La Troisième Guerre : peur sur la ville

La « guerre contre le terrorisme », décrétée par Manuel Valls après les attentats de janvier 2015, n’a pas de fin. Mais elle porte des noms chouettes. Dans les rues des villes de France, elle s’appelle Vigipirate ou Sentinelle.

La Troisième Guerre, premier long-métrage français de l’italien Giovanni Aloï, suit une de ces patrouilles Sentinelle, deux jeunes hommes sous le commandement d’une femme. Tous trois arpentent les trottoirs parisiens la main sur la crosse du FAMAS, prêts à dégainer contre toute menace. Prêts, vraiment ?

Déjà, la vie privée de ces soldats ressemble à un terrain de guerre déserté par ses belligérants. Léo, le plus jeune, sorte de petit homme au visage poupin (et armé…), retrouve ses parents, visiblement défaillants, à chaque permission. Hicham, le fanfaron, se prend pour un costaud parce qu’il a « fait » le Mali – alors qu’il est peut-être le plus paumé des trois. Quant à Yasmine, elle dissimule sa grossesse qui l’empêcherait de passer au galon supérieur.

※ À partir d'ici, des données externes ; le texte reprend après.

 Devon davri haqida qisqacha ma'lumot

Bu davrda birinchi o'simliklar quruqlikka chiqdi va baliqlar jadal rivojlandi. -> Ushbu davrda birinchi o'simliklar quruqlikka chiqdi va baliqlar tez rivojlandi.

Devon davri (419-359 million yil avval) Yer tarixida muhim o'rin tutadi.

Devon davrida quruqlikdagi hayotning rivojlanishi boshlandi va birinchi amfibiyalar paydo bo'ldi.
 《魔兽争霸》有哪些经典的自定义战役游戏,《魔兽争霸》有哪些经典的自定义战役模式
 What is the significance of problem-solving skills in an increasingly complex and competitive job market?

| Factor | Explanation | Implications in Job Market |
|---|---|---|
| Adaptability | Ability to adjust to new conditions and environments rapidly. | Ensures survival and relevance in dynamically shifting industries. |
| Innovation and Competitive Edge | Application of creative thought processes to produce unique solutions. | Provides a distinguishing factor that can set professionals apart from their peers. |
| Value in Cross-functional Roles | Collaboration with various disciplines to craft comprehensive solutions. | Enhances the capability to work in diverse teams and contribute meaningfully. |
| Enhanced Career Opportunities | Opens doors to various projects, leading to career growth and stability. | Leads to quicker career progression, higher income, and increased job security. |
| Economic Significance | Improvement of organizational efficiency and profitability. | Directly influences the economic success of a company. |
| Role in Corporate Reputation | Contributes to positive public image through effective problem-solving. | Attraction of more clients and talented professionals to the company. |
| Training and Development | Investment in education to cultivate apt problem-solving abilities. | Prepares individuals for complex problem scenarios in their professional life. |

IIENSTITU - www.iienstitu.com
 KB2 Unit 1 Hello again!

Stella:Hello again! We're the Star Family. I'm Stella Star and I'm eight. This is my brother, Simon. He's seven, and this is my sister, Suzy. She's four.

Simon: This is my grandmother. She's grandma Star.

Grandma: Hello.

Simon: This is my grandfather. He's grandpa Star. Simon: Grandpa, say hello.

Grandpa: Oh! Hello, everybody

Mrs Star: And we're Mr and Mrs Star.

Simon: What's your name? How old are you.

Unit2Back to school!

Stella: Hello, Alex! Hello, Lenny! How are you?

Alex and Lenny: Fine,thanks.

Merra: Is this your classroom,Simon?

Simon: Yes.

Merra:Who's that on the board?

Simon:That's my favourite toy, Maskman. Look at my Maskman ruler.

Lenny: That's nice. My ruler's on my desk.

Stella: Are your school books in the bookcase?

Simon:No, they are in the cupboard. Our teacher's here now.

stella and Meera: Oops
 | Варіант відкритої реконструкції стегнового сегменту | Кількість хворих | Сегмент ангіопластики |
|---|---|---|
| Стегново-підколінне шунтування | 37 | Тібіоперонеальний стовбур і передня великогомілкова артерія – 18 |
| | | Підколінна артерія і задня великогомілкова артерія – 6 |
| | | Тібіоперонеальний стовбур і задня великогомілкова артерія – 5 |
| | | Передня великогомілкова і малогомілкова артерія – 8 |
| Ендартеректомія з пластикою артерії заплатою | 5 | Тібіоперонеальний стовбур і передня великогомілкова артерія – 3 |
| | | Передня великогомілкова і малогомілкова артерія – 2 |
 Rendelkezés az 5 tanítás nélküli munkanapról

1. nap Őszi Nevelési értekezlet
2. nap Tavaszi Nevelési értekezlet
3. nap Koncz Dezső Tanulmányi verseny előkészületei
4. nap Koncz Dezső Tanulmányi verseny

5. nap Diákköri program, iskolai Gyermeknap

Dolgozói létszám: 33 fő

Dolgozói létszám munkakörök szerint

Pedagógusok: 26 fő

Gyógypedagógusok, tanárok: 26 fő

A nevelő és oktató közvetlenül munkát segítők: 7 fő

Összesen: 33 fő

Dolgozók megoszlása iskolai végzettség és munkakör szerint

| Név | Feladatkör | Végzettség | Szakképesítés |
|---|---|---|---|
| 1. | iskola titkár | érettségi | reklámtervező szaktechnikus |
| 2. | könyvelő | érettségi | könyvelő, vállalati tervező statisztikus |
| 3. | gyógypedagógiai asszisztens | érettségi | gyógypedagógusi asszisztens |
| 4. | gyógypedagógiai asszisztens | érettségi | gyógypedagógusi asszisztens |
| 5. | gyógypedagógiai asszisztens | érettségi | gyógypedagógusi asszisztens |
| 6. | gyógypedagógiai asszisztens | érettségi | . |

Dans la caserne, les soldats au repos se livrent à des combats de virilité, jouent aux cartes et aux jeux vidéo. Et souvent, ces jeunes hommes et femmes, qu’on croirait irréprochables quand on les croise dans les rues de Paris, décompressent par l’alcool et le cannabis. Mais à force de tourner en rond, certains finissent par perdre une case.

« On est formatés pour se sentir en état de guerre. Quand on débarque en plein Paris, on voit des terroristes partout » raconte dans Le Parisien du 22 septembre 2021 l’ex-soldate Anissa Douaifia, dont l’expérience a nourri le scénario de Troisième Guerre. Elle dit aussi la frustration des soldats, à force de ne rien faire et d’errer dans les rues. Ne pouvant se substituer à la police, les patrouilles assistent aux violences quotidiennes sans intervenir. Au grand dam de la population qui récompense cette passivité par le mépris.

On ne sait pas vraiment ce qu’il y a dans ces scaphandres que sont les uniformes des Sentinelles. Bardés comme des bisounours kaki, ils avancent, visiblement protégés contre l’extérieur… ou prêts à exploser comme les terroristes contre lesquels ils luttent. Cette menace, l’autre menace, est réelle. Elle peut surgir de n’importe où, sous n’importe quelle forme. Ici, un sac abandonné au milieu des voyageurs, assez gros pour « contenir des barrettes de C4, j’ai déjà vu ça au Mali » fanfaronne Hicham. Et cet homme au comportement déjà suspect, un « simple » dealer, ou un terroriste prêt à actionner des explosifs avec son téléphone portable low-tech ? Cette lumière rouge qui clignote sous le siège passager d’une fourgonnette mal garée, c’est une bombe, ou juste une perceuse en chargement ?

Le film épouse le regard de Léo (Corvard), à la frontière de la paranoïa. « Même si les soldats sont suivis psychologiquement, cela peut conduire à des dérives » ajoute l’ex-militaire.

Aujourd’hui, Sentinelle c’est 10 000 soldats chaque jour, réservistes compris. « Faire circuler nombre de gens armés dans les rues – des militaires comme des policiers – accroît davantage le danger qu’elle ne renforce la sécurité », explique le réalisateur Giovanni Aloï dans le dossier de presse. « Plusieurs jeunes soldats des opérations Sentinelle ont perdu la vie en mission. Ce n’est hélas pas une invention de notre part.(…) Corvard, un jeune type fragile en perte de sens, est conditionné par un système qui le pousse à devenir une menace pour les individus au lieu de les protéger. »

Aloï, qui partage sa vie entre la France et l’Italie, a également remarqué que la présence militaire s’est banalisée. « Il est devenu commun que les gouvernements entretiennent leur pouvoir par la peur et justifient ainsi la présence de l’armée dans les rues ».

Comme premier film, et comme chemin faisant vers une démocratie de la peur, c’est en effet un bon début.

La Troisième Guerre de Giovanni Aloï. Capricci Films.